Anthony stands in the middle, holding a pamphlet that reads “Votes for Women”; Stanton, seated to her left, holds a pen, presumably taking notes; and Truth appears to be in midsentence.

“I wanted to show women working together,” said Meredith Bergmann, the sculptor chosen from dozens of artists to create the statue. “I kept thinking of women now, working together in some kitchen on a laptop, trying to change the world.”

The statue, to be placed on Literary Walk, will be Central Park’s only monument honoring nonfictional female figures. In its 167-year history, the park has been a leafy home to about two dozen statues of men, mostly white, and to fictional or mythical female characters.

In 2014, a group of volunteers created Monumental Women (initially called the Elizabeth Cady Stanton and Susan B. Anthony Statue Fund Inc.), a nonprofit with a mission of campaigning and raising funds for the suffragist statue in Central Park. The journey from concept to creation was a long and winding one, filled with criticisms and setbacks.

[Read more about the monument here.]

“The fact that nobody, for a long time, even noticed that women were missing in Central Park — what does that say about the invisibility of women?” Pam Elam, the group’s president, said.

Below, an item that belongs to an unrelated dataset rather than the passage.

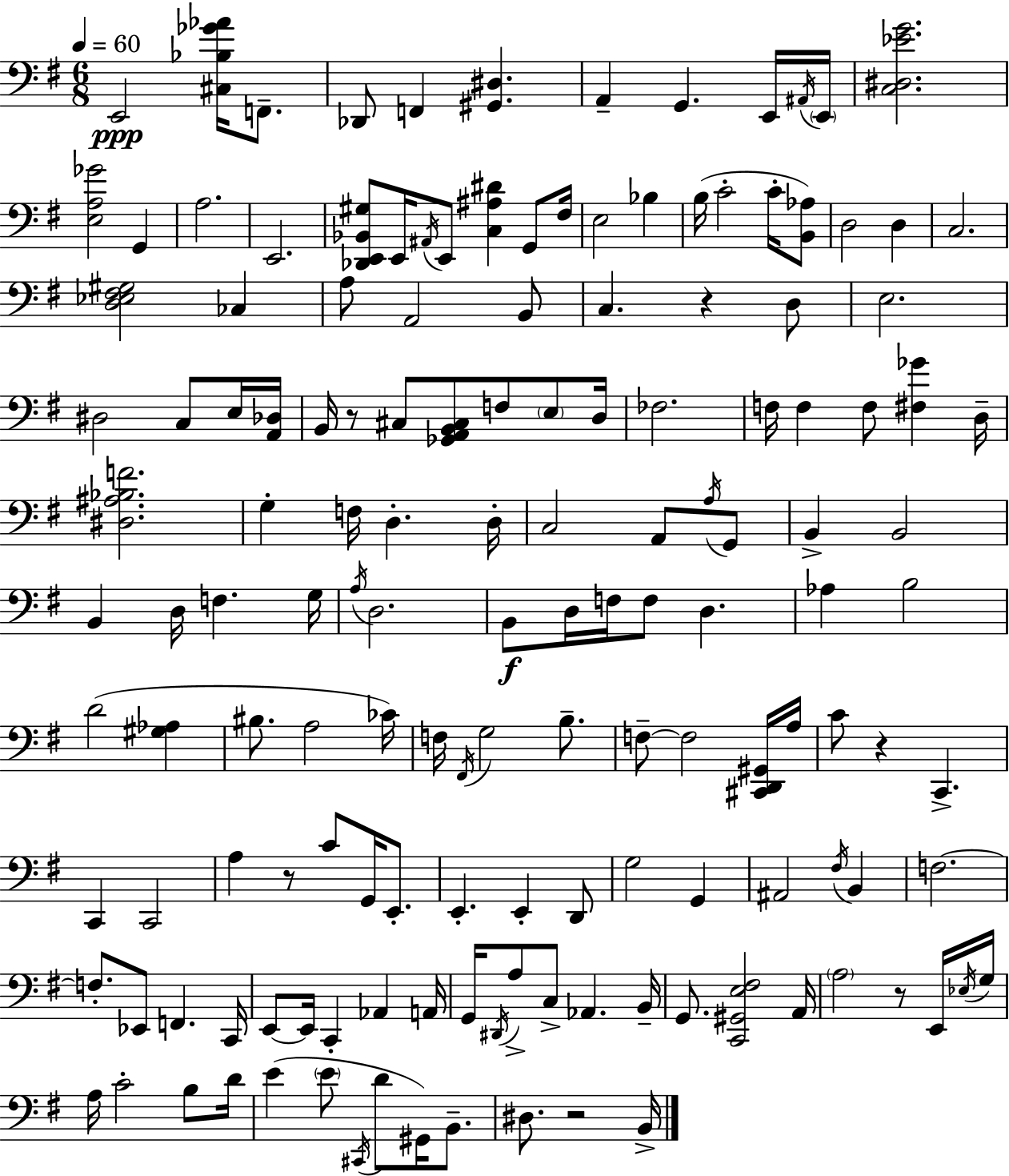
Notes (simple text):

It’s Monday — do something for the first time.

Dear Diary:

It was fall 2018, and I had just gotten off the train at the end of a long day.

I walked up the station stairs, not really paying attention, and was on the sidewalk wishing I had my umbrella when the guy in front of me suddenly stopped to stare at a guy on the other side of the street.

The guy in front of me called a name, and the other guy turned.

What happened next was like something out of a movie: The guy across the street sprinted over and flung himself at the guy in front of me. They clung to each other like magnets before kissing in the pouring rain.

A few people standing nearby who were also watching the scene unfold actually clapped before dispersing.

I saw the same guys again in January. They were holding hands. I noticed that one of them had a sparkly ring on his left hand. The other one was holding a small dog on a leash.